*Text segment*.
···

Requirements for the other disciplines were equally rigorous—10
to 15 years experience, technician diploma, etc. Furthermore,
he specified that all members of the team must be between
35 and 45 years of age; able to communicate professionally
to all levels of the organization; proactive in their approach
to work; able to adapt to the local environment and local
organizational and societal culture in a very short time period;
and more.
We simply couldn’t help but notice the age qualifications
sought in this instance. The expert retiree is ruled out,
and one might wonder as to which qualified 35- to 45-year-old
resident of North America or Western Europe is willing to
take on the cultural, technical, and procedural challenges
that were laid out or implied by the client. Which brings
us to the point:
Where were the maintenance and reliability professionals
to come from?
Many managers are unaware that best-in-class companies routinely
design-out maintenance at the inception of a project. That,
clearly, is the first key to highest equipment reliability
and plant profitability. Whenever maintenance events occur
as time goes on, the real industry leaders see every one of
these events as an opportunity to upgrade. Indeed, upgrading
is the second key, and upgrading is the job of highly trained,
well-organized, knowledgeable reliability professionals.

···

*Provided data*.

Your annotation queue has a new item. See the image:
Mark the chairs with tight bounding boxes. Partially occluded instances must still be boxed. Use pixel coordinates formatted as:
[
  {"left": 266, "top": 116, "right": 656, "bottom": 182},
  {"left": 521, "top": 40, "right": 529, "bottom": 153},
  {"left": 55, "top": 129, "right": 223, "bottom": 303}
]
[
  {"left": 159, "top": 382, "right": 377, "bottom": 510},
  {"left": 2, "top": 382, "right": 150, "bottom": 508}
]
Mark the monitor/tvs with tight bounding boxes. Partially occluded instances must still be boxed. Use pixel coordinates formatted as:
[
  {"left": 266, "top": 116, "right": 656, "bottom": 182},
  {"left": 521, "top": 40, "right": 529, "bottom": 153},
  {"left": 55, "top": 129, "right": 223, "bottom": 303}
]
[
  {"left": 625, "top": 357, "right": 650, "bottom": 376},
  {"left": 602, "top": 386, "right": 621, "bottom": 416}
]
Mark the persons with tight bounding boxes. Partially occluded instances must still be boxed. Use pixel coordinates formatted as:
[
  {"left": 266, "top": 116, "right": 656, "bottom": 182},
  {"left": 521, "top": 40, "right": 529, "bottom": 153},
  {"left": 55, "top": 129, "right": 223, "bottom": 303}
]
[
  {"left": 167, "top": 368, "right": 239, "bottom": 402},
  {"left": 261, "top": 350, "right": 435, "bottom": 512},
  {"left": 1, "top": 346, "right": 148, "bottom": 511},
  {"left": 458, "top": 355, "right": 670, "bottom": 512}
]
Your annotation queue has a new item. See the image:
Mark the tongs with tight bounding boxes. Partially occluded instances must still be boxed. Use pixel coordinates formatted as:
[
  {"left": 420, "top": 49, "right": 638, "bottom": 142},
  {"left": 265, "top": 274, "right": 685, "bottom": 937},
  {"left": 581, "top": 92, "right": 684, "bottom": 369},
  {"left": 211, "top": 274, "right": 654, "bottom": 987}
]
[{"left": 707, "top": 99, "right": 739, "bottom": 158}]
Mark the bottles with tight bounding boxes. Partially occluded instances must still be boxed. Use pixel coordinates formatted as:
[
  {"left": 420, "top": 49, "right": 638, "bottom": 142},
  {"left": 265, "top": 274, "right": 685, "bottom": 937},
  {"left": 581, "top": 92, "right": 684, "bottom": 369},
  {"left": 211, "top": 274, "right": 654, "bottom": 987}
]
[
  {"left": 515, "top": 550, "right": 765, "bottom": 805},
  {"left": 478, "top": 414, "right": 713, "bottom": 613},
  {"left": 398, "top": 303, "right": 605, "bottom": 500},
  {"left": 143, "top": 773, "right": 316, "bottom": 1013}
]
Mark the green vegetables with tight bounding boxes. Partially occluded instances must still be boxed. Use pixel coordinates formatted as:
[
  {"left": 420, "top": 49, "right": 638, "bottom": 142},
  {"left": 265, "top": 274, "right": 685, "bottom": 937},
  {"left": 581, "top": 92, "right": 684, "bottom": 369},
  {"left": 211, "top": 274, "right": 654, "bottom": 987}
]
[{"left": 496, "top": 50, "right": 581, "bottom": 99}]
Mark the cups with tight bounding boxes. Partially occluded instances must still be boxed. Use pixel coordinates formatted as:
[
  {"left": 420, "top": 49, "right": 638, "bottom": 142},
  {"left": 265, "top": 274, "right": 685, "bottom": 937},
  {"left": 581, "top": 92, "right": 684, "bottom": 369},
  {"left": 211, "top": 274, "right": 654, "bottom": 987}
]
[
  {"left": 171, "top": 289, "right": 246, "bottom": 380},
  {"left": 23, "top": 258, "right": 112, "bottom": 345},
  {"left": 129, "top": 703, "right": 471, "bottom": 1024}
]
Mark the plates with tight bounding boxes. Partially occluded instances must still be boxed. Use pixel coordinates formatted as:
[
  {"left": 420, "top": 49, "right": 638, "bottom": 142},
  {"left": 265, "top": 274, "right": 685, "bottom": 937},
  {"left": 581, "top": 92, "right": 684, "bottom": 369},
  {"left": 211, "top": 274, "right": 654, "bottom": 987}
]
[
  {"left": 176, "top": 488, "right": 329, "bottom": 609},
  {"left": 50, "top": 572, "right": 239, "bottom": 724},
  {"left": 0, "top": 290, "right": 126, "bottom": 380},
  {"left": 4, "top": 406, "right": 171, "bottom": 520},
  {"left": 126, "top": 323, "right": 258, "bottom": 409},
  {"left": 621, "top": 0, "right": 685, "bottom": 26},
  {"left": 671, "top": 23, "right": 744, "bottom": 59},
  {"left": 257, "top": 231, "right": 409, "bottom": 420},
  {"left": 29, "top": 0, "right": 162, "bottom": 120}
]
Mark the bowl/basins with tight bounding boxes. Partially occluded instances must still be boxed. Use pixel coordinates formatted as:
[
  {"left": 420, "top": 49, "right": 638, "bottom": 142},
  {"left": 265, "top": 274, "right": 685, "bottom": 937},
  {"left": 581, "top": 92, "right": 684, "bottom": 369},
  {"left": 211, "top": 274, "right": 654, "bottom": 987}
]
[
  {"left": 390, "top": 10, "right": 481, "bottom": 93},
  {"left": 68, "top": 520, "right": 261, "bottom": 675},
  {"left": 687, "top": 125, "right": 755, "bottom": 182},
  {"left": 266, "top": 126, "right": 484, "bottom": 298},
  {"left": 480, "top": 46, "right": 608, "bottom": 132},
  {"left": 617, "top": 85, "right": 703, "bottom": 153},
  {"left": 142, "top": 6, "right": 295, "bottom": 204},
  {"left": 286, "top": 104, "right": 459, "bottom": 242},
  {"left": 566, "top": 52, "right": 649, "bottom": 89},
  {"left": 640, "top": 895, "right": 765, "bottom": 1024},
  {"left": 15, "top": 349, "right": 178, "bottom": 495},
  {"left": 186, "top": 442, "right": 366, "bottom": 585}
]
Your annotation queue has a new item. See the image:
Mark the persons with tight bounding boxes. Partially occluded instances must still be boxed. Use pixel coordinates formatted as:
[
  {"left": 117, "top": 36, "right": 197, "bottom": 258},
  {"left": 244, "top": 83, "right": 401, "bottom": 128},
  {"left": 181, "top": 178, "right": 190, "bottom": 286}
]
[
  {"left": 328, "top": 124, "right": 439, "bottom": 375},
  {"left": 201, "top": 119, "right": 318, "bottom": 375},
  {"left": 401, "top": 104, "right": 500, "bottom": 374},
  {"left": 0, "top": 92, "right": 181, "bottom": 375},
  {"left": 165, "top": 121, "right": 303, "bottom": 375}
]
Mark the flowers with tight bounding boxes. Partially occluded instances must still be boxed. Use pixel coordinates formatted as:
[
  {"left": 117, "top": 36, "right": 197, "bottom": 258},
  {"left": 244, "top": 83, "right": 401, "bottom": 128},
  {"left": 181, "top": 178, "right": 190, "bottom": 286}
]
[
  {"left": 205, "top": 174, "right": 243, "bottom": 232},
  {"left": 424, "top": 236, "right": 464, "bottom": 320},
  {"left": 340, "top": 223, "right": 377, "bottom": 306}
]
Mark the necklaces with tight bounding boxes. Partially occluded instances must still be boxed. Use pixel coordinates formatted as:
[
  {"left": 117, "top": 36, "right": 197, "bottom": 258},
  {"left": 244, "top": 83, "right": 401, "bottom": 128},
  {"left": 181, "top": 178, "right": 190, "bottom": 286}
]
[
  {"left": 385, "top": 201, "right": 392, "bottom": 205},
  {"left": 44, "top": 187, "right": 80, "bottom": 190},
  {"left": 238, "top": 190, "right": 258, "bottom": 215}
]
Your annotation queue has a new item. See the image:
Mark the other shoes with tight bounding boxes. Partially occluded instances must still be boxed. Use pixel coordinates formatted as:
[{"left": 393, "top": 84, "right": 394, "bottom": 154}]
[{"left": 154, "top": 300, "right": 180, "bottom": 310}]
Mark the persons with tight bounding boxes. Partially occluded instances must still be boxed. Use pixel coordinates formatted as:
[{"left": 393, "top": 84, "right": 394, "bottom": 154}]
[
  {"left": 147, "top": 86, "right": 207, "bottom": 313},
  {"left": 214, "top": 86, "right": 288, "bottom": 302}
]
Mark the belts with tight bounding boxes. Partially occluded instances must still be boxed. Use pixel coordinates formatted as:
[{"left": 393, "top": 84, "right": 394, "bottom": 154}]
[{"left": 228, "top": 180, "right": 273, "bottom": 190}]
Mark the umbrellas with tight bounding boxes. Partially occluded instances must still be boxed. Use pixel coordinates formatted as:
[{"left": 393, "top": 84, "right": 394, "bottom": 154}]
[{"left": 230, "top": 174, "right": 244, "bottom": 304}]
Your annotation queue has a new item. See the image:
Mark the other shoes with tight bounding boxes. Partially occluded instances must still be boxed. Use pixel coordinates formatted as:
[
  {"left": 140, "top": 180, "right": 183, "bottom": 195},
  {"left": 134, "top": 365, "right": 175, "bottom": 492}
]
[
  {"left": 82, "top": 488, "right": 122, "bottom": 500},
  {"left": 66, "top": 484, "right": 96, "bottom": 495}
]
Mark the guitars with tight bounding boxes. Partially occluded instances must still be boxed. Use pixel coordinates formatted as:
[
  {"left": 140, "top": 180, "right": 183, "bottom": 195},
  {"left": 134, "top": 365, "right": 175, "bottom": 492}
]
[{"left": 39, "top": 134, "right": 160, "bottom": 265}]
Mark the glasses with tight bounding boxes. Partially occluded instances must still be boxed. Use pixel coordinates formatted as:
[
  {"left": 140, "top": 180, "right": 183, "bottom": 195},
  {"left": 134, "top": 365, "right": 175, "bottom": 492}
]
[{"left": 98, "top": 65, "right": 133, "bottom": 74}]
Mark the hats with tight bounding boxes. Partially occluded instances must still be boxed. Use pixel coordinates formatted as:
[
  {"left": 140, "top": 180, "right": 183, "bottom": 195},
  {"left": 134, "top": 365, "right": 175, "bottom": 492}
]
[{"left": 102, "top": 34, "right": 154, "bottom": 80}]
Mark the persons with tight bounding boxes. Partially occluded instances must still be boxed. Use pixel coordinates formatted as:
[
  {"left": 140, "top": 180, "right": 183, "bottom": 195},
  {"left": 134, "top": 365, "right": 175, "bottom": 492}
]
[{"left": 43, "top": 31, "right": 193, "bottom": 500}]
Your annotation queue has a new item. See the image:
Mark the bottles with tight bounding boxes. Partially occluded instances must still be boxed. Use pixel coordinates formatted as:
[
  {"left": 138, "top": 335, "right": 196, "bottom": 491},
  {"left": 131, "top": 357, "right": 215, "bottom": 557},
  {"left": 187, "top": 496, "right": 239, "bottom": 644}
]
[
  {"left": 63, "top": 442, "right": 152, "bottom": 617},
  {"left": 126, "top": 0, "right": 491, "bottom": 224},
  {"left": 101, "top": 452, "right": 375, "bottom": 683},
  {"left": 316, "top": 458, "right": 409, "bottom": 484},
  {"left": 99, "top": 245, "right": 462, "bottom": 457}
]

···

*What you will do*.
- a) In the text on maintenance and reliability staffing, what age range was required for all members of the team?
- b) For each statement, say whether it agrees with the text on maintenance and reliability staffing, and quote the deciding words: (i) Best-in-class companies design out maintenance at the start of a project. (ii) The age qualifications leave the expert retiree eligible. (iii) Industry leaders treat each maintenance event as a chance to upgrade.

*Responses for each task*.
- a) Between 35 and 45 years of age.

- b)
(i) Yes: "best-in-class companies routinely design-out maintenance at the inception of a project"
(ii) No: "The expert retiree is ruled out"
(iii) Yes: "the real industry leaders see every one of these events as an opportunity to upgrade"